Nobody thinks they should exist. Nobody is going to sit here and say that it's good for bad things to exist.
>If these characters are supposed to be taken seriously then the way the world is presented needs to be as well. With linear progression that actual evolves & eventually ends the characters stories. Not keep them going forever.
That does happen. Ultimate Peter Parker died. The universe continued, but his story ended. They did a later volume also called Ultimate Spider-Man, but it was a new story with a new protagonist that took place after the ending of the previous story.
>Manga & fiction series novels can do this. Why can't american comics get this simple idea right?
They do. You just ignore the endings because you don't like the idea that other stories happen in the same universe, yet you also completely ignore the stories that don't happen in shared universes.
>No you can't just keep excusing these shit with "Well this run is good" & expect people to actually want to read comics. No. Either a series is good as a whole or it's shit.

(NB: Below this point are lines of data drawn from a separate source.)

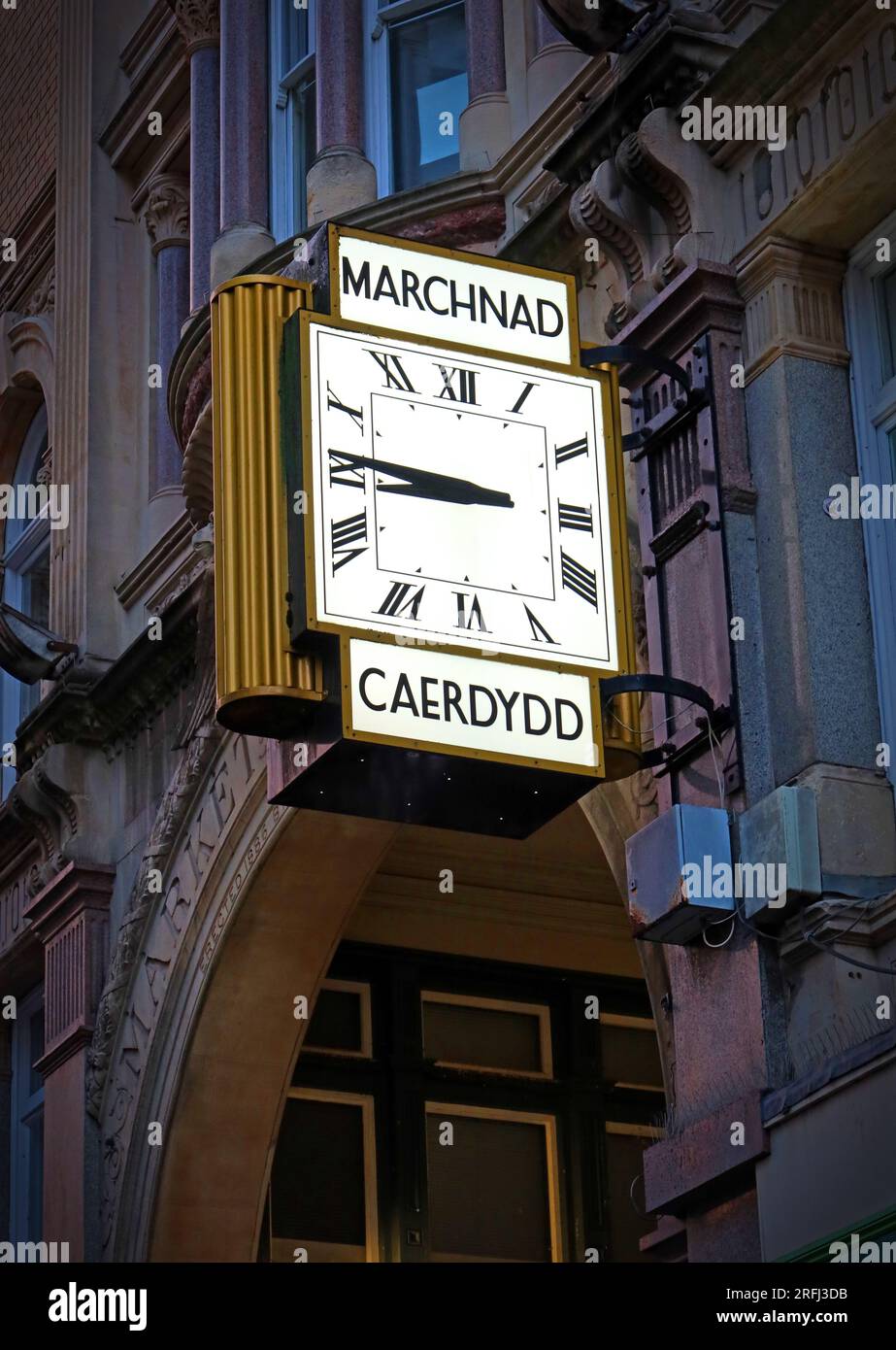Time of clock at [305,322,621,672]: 8:46
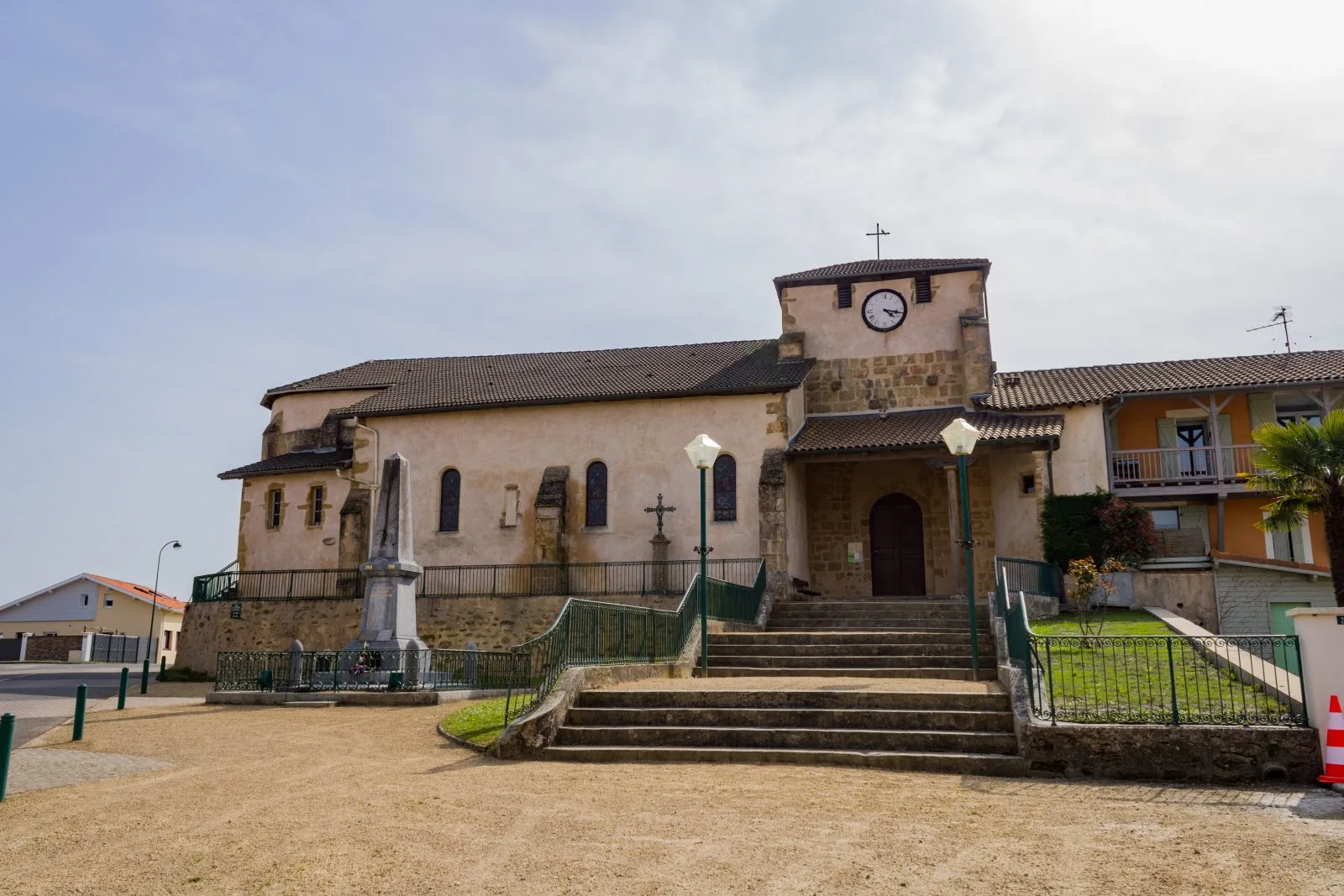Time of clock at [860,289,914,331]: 4:17
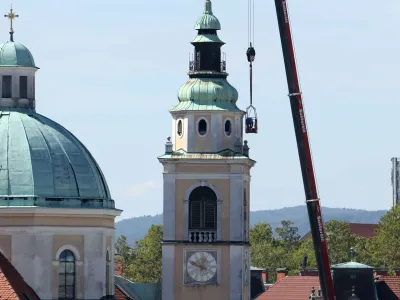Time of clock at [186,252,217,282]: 12:49
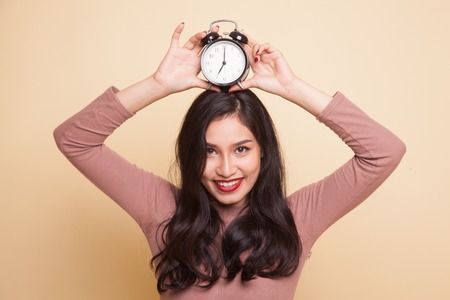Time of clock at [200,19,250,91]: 7:00
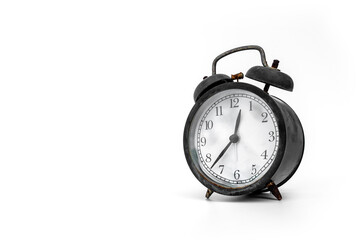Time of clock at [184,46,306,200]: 12:37
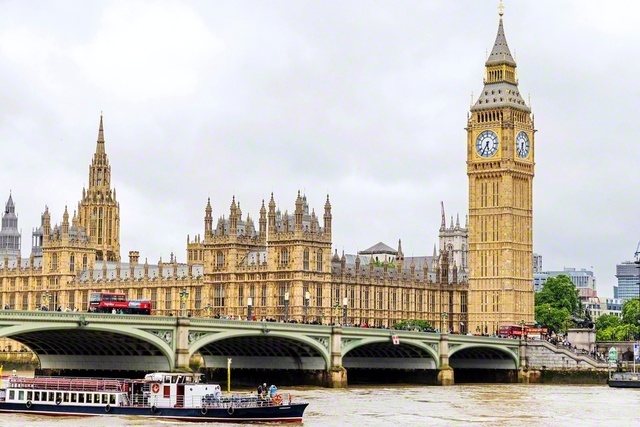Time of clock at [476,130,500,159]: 5:35
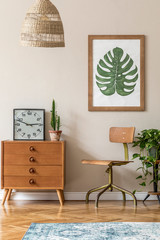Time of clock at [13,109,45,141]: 2:48
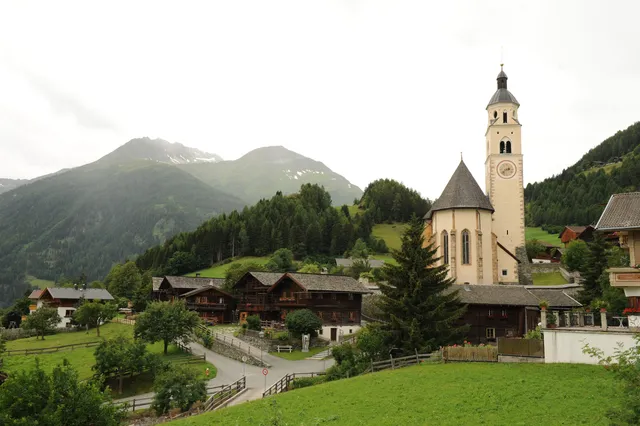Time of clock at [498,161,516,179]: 2:38
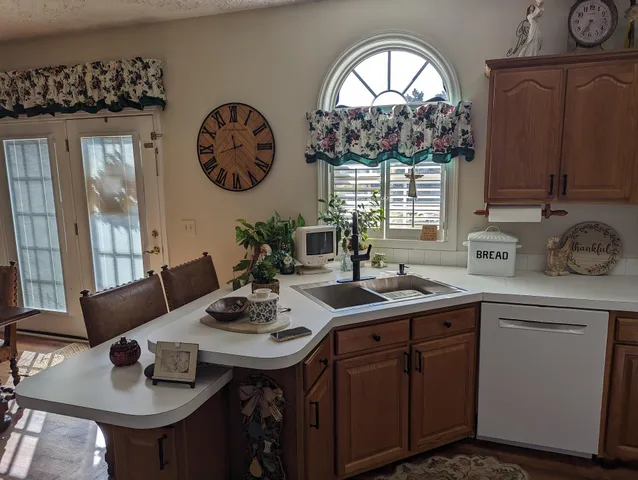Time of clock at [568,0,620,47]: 6:35
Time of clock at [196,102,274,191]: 11:42
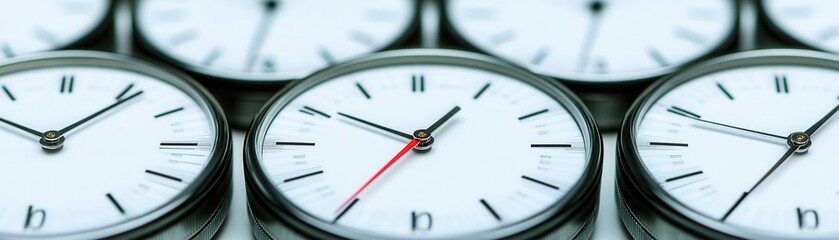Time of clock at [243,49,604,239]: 12:50
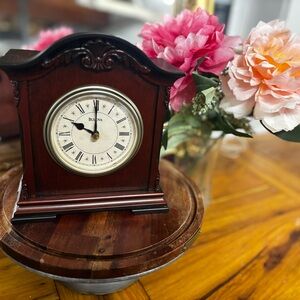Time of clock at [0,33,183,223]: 10:00
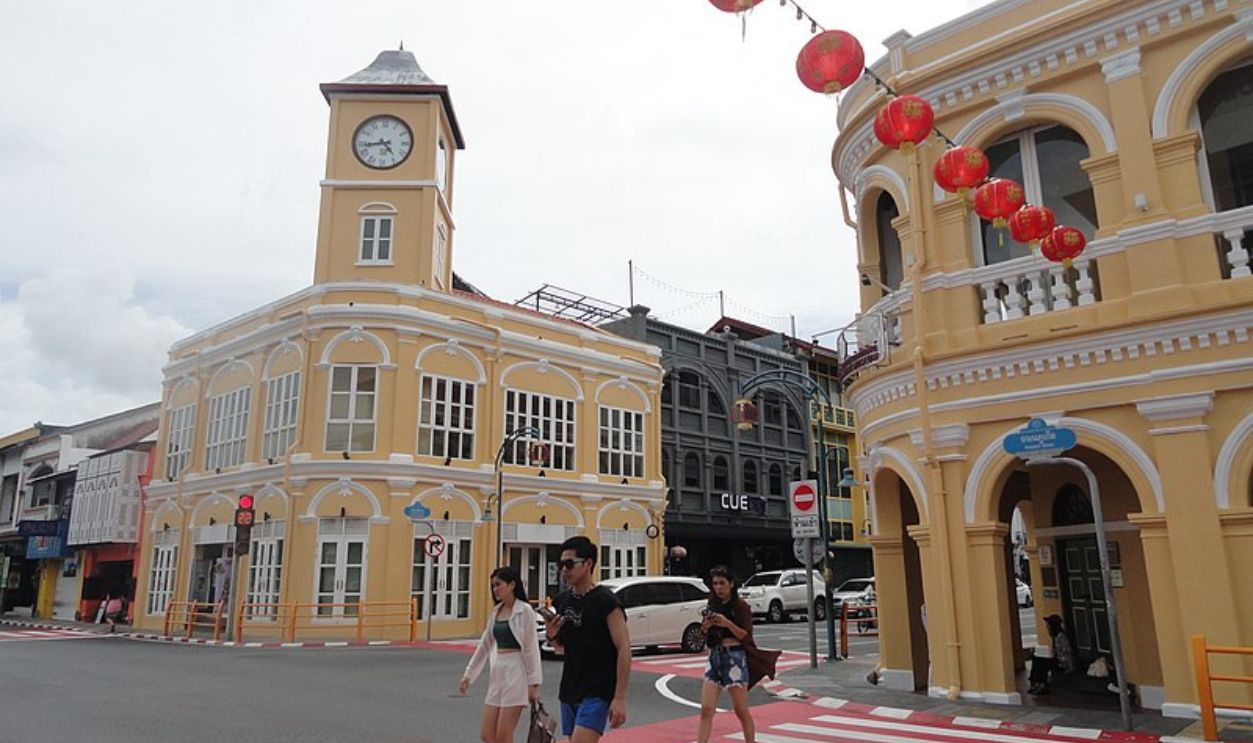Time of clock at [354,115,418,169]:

Well that's just retarded. I can find flaws in anything. It doesn't mean those things can't still be overall enjoyable. But also, you're double retarded in this particular instance. A later entry in a series does not retroactively make the whole series bad, unless it's really the type of thing where everything is just a chapter and it was always intended to be viewed as only one story. Whatever shitty James Bond movie comes out next won't make Goldfinger a bad movie. New Doctor Who or Star Trek doesn't go back in time to the 1960s and make those series bad. Now, modern comics do increasingly rely on very long-form stories that are many chapters long. A bad ending to a particular story arc can make that story bad. But to say that Dan Slott's run on Spider-Man retroactively makes Ditko's stories bad is absurd.